Request :: Print only the line with "Could you say" and the lines after it, ending with the last line of the material, each exactly as it stands.

[Entries on spatial positioning]

========================================================================

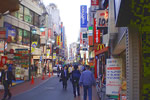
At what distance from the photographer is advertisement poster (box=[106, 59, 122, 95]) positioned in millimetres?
10938

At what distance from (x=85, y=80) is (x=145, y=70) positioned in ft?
21.5

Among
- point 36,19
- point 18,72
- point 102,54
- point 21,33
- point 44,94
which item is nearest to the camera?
point 44,94

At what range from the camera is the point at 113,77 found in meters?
11.0

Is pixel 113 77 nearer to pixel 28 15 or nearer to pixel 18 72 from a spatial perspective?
pixel 18 72

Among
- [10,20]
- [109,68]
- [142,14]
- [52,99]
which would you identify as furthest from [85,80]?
[10,20]

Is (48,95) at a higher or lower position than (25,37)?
lower

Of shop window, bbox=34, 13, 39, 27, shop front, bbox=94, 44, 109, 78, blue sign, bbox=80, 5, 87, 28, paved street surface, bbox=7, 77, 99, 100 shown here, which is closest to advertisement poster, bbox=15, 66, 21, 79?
shop front, bbox=94, 44, 109, 78

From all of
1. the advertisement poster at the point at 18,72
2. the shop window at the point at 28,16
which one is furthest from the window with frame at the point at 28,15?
the advertisement poster at the point at 18,72

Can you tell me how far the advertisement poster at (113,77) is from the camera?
10938 mm

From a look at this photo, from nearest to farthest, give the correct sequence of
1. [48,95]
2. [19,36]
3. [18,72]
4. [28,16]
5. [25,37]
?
[48,95]
[18,72]
[19,36]
[25,37]
[28,16]

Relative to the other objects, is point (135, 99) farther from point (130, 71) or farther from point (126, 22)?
point (126, 22)

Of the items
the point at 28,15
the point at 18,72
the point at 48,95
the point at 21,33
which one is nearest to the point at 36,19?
the point at 28,15

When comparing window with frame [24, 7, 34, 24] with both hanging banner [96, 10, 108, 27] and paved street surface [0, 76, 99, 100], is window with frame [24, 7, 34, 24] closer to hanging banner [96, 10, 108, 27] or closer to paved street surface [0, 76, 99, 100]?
paved street surface [0, 76, 99, 100]

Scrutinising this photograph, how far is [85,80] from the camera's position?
11836 millimetres
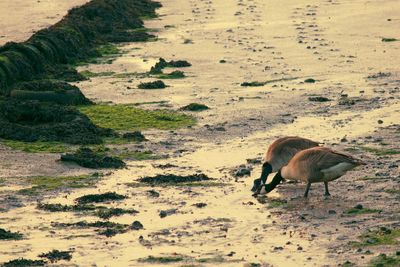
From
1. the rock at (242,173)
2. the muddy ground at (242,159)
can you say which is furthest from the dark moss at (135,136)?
the rock at (242,173)

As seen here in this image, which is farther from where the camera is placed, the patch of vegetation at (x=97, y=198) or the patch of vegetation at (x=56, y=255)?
the patch of vegetation at (x=97, y=198)

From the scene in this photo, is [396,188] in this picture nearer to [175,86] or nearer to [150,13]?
[175,86]

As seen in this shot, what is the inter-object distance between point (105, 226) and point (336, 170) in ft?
10.9

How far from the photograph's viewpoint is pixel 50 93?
2275cm

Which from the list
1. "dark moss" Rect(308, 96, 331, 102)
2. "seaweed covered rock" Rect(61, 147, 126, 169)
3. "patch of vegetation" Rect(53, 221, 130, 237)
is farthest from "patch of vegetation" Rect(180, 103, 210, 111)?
"patch of vegetation" Rect(53, 221, 130, 237)

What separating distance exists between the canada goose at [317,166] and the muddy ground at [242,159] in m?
0.29

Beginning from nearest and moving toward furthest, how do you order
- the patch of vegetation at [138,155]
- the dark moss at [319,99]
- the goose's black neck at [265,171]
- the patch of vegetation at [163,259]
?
the patch of vegetation at [163,259]
the goose's black neck at [265,171]
the patch of vegetation at [138,155]
the dark moss at [319,99]

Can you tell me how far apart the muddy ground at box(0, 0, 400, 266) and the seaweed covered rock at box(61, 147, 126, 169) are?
14 cm

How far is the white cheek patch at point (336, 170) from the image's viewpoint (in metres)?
15.6

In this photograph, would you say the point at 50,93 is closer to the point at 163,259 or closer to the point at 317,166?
the point at 317,166

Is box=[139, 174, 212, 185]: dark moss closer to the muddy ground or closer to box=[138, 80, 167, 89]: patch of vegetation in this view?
the muddy ground

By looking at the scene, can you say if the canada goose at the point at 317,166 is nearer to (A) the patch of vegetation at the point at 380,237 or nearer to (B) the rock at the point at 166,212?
(B) the rock at the point at 166,212

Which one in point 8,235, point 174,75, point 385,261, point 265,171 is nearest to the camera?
point 385,261

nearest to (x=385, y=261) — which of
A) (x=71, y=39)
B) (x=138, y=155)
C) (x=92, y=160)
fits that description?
(x=92, y=160)
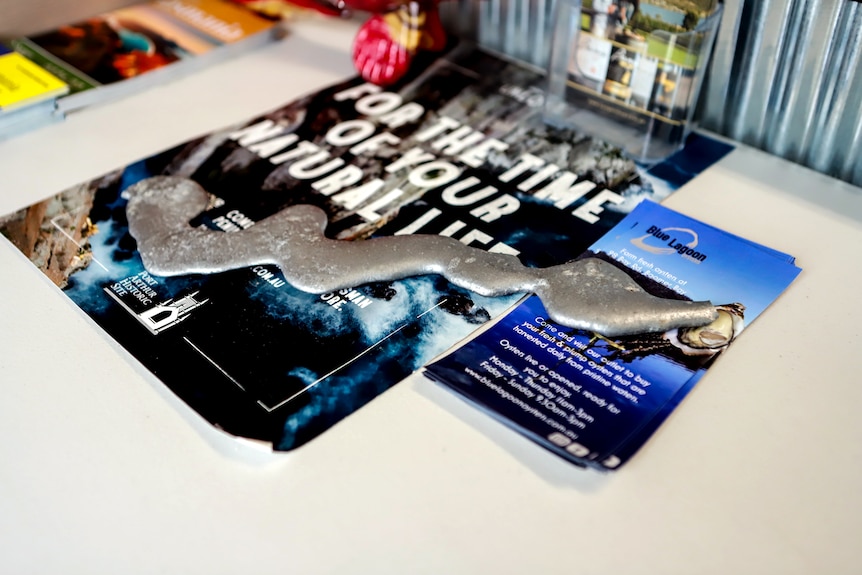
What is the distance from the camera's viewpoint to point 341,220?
25.7 inches

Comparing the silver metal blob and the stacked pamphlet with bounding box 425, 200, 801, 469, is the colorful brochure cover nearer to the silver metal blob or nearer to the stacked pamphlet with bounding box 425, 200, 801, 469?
the silver metal blob

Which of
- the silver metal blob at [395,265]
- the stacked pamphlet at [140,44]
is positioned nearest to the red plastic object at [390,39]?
the stacked pamphlet at [140,44]

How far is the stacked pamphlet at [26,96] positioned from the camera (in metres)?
0.76

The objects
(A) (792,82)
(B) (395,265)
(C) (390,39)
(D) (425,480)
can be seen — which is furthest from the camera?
(C) (390,39)

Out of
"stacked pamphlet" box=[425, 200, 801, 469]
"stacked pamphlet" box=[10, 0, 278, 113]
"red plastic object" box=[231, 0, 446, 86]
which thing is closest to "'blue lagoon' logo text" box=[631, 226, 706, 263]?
"stacked pamphlet" box=[425, 200, 801, 469]

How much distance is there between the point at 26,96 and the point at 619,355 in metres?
0.64

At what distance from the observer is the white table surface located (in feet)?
1.40

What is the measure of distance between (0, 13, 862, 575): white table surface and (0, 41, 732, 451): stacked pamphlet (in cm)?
2

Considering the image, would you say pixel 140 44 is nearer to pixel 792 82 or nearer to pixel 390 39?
pixel 390 39

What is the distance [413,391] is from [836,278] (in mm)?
353

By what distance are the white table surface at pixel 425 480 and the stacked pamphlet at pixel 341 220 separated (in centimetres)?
2

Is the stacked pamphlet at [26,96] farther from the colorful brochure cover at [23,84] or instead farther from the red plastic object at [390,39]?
the red plastic object at [390,39]

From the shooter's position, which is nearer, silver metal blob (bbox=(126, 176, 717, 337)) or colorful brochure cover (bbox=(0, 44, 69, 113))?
silver metal blob (bbox=(126, 176, 717, 337))

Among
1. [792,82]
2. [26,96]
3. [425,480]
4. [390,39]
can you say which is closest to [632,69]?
Result: [792,82]
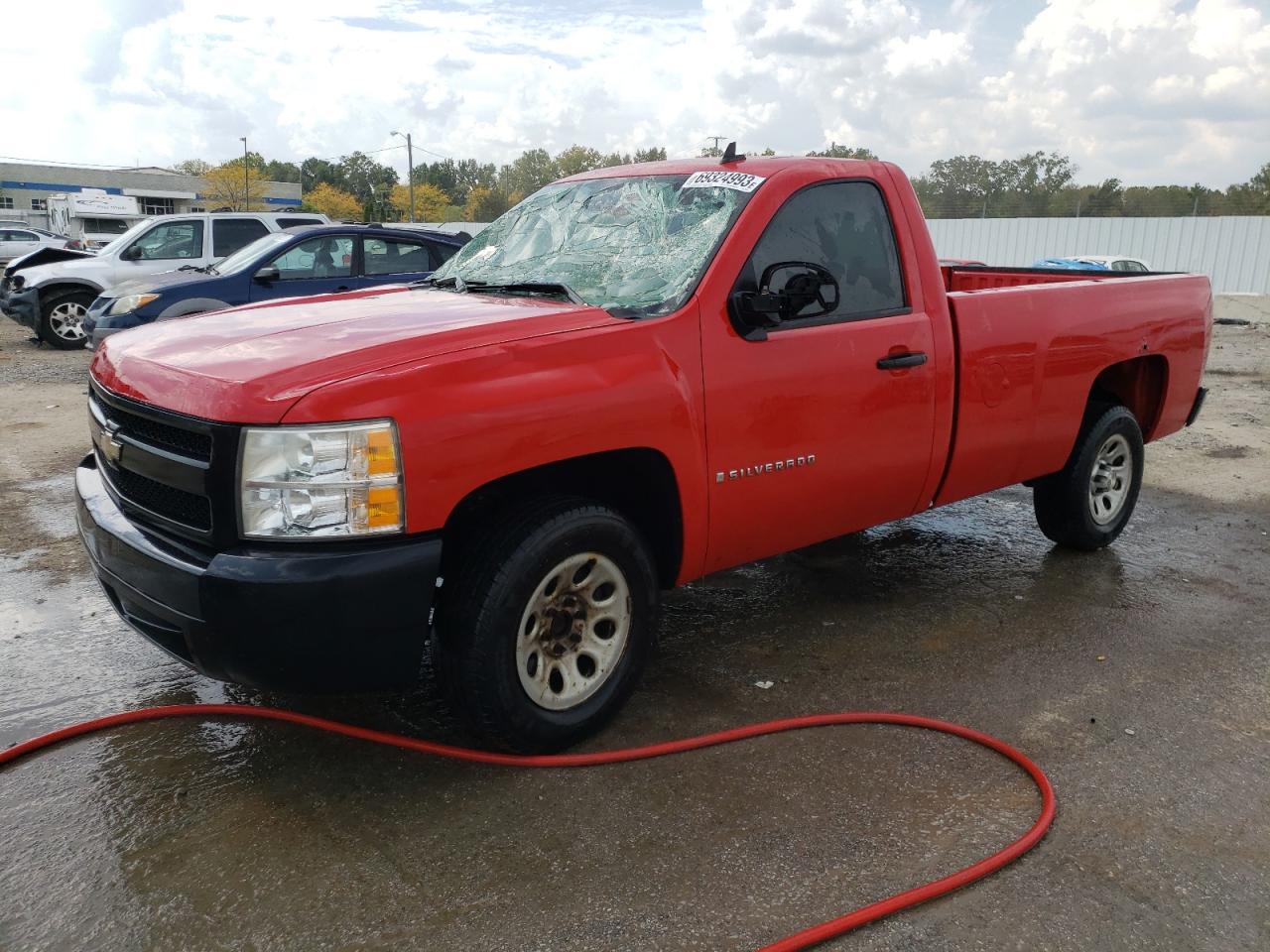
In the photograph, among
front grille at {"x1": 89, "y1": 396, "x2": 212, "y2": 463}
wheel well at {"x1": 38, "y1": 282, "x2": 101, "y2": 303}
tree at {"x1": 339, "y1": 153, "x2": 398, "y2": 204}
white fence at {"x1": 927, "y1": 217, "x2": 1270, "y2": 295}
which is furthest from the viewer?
tree at {"x1": 339, "y1": 153, "x2": 398, "y2": 204}

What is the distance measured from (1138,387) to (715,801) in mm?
3886

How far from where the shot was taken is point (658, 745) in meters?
3.37

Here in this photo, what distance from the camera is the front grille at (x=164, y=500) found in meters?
2.86

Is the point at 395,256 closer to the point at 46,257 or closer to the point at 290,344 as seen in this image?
Answer: the point at 46,257

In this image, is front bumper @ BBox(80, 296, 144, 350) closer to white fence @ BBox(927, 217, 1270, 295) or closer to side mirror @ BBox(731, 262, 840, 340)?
side mirror @ BBox(731, 262, 840, 340)

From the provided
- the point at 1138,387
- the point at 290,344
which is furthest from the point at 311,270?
the point at 1138,387

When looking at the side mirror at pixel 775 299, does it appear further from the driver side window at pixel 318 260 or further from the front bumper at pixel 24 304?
the front bumper at pixel 24 304

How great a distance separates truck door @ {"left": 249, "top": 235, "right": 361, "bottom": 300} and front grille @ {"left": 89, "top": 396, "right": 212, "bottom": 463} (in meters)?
6.93

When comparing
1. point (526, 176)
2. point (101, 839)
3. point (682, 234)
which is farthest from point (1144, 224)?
point (526, 176)

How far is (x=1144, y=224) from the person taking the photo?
32.4m

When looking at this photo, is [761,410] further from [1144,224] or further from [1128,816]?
[1144,224]

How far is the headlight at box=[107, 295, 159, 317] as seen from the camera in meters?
9.93

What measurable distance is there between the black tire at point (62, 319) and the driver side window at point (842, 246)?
12711 millimetres

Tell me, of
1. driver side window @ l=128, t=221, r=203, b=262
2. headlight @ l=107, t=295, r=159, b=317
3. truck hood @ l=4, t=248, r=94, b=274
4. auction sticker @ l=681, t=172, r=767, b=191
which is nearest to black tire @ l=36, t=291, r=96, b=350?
truck hood @ l=4, t=248, r=94, b=274
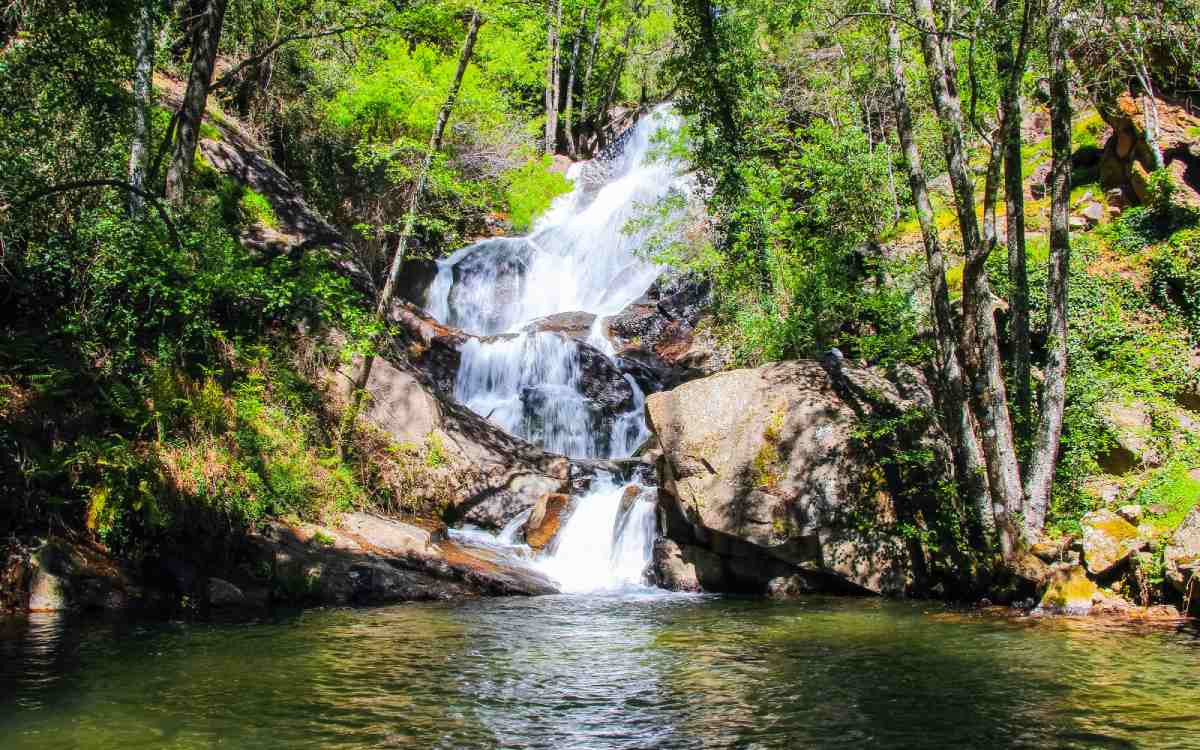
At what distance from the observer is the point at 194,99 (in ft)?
45.2

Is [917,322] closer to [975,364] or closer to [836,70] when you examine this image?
[975,364]

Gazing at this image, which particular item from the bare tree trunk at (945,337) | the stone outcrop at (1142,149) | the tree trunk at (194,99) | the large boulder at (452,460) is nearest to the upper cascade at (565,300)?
the large boulder at (452,460)

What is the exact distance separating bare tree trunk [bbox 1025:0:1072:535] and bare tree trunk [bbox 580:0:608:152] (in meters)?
33.2

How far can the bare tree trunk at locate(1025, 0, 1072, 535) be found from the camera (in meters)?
11.6

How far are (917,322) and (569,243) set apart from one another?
747 inches

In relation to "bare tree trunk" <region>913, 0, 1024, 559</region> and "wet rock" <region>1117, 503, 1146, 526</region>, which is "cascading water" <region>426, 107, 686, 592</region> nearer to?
"bare tree trunk" <region>913, 0, 1024, 559</region>

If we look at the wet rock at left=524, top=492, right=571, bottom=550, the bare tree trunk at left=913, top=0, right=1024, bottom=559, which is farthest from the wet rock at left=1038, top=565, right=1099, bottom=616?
the wet rock at left=524, top=492, right=571, bottom=550

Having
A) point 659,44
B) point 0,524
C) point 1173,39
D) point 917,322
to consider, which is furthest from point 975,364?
point 659,44

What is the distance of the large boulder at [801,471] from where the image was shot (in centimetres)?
1254

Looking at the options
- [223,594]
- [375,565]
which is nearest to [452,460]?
[375,565]

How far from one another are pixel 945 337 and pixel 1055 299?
2.10m

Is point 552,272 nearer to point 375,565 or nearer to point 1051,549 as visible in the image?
point 375,565

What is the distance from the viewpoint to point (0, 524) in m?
9.45

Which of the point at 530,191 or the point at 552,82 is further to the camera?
the point at 552,82
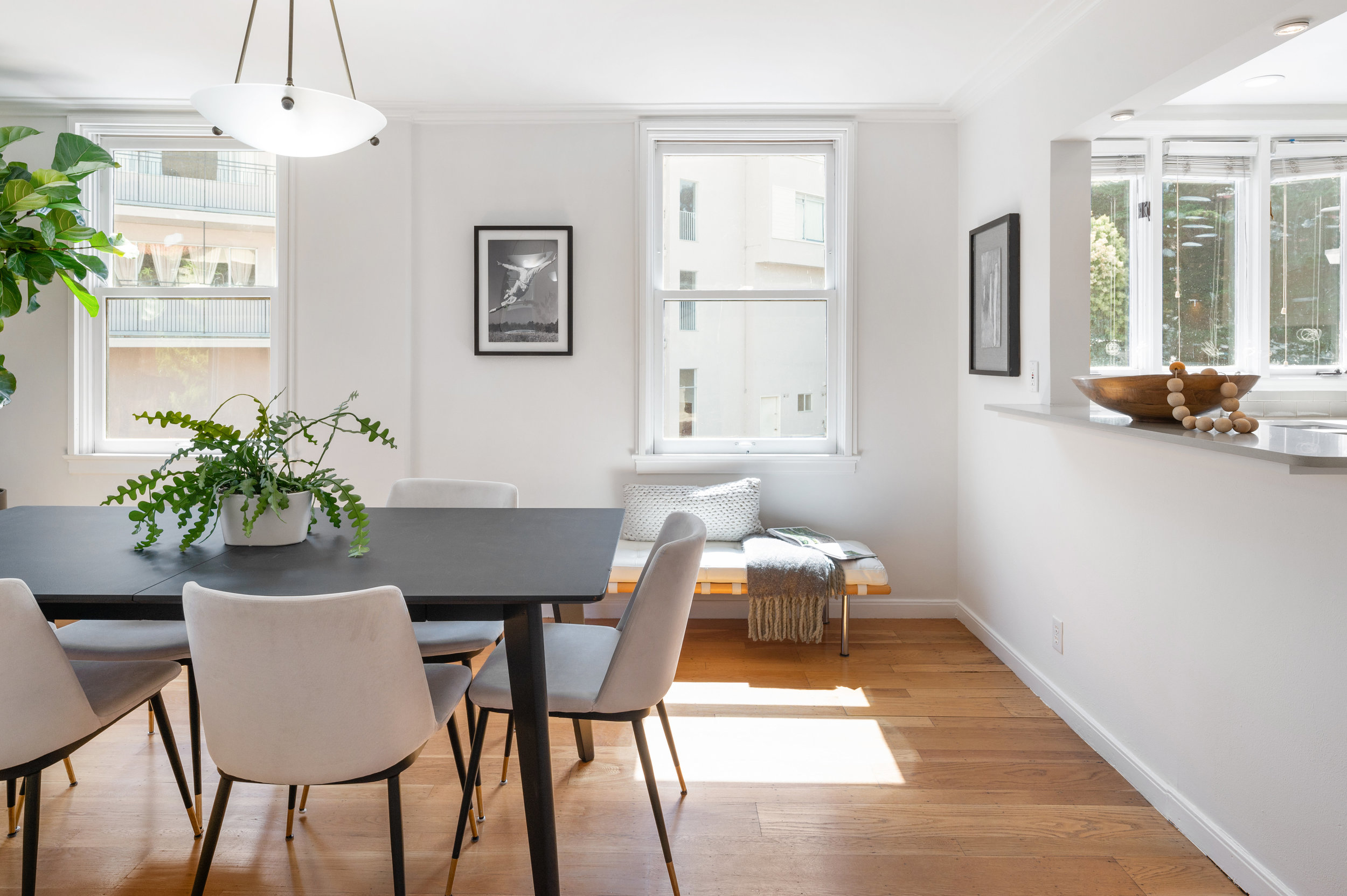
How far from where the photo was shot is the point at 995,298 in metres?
3.48

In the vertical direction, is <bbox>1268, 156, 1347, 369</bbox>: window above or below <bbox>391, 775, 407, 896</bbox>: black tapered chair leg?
above

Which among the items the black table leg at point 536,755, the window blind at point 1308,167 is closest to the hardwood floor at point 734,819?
the black table leg at point 536,755

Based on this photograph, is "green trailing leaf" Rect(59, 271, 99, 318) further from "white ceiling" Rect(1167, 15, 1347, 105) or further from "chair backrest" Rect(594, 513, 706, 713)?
"white ceiling" Rect(1167, 15, 1347, 105)

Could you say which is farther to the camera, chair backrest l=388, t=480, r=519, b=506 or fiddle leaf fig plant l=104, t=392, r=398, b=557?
chair backrest l=388, t=480, r=519, b=506

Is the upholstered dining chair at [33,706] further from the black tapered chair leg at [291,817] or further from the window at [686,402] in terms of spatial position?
the window at [686,402]

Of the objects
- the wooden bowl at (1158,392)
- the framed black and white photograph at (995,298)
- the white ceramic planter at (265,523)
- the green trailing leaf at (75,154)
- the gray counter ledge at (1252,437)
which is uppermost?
the green trailing leaf at (75,154)

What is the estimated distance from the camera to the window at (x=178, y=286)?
414 cm

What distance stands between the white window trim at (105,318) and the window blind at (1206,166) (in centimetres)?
424

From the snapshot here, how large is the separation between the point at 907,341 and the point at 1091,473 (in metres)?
A: 1.49

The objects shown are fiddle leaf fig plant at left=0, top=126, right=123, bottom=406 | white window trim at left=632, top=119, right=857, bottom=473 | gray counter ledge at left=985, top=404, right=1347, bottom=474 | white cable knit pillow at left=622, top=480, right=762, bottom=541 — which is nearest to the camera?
gray counter ledge at left=985, top=404, right=1347, bottom=474

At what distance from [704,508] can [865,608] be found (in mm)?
971

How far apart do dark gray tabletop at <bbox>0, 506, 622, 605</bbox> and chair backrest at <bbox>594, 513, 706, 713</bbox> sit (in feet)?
0.39

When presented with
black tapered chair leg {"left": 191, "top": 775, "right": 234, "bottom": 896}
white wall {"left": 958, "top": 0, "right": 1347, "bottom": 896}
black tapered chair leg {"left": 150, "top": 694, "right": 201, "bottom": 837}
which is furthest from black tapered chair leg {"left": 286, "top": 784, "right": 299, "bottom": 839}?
white wall {"left": 958, "top": 0, "right": 1347, "bottom": 896}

========================================================================

The completed task ::
Could you say which is farther to the camera, chair backrest l=388, t=480, r=519, b=506 or fiddle leaf fig plant l=104, t=392, r=398, b=557?
chair backrest l=388, t=480, r=519, b=506

Is the upholstered dining chair at [33,706] further from the black tapered chair leg at [291,817] or further from the window at [686,402] in terms of spatial position?
the window at [686,402]

Of the objects
- the wooden bowl at (1158,392)
- the framed black and white photograph at (995,298)
- the white ceramic planter at (265,523)
- the green trailing leaf at (75,154)
- the gray counter ledge at (1252,437)
which is uppermost?
the green trailing leaf at (75,154)

What is the estimated distance from the camera to the window at (x=178, y=286)?
414 cm

What distance stands between the white window trim at (105,318) and the window blind at (1206,166) (in centimetres)?
424

From the snapshot here, how large is the separation between the point at 907,341 and the point at 1091,473 (in metres)?
A: 1.49

The objects shown are fiddle leaf fig plant at left=0, top=126, right=123, bottom=406 | white window trim at left=632, top=119, right=857, bottom=473 | gray counter ledge at left=985, top=404, right=1347, bottom=474 | white cable knit pillow at left=622, top=480, right=762, bottom=541 — which is nearest to the camera?
gray counter ledge at left=985, top=404, right=1347, bottom=474

At what distance from [704,508] can [865,608] be found (in mm)?
971

How far apart do dark gray tabletop at <bbox>0, 506, 622, 605</bbox> and chair backrest at <bbox>594, 513, 706, 713</bbox> sit (in feet)?
0.39

When presented with
black tapered chair leg {"left": 191, "top": 775, "right": 234, "bottom": 896}
white wall {"left": 958, "top": 0, "right": 1347, "bottom": 896}
black tapered chair leg {"left": 150, "top": 694, "right": 201, "bottom": 837}
which is furthest from black tapered chair leg {"left": 286, "top": 784, "right": 299, "bottom": 839}?
white wall {"left": 958, "top": 0, "right": 1347, "bottom": 896}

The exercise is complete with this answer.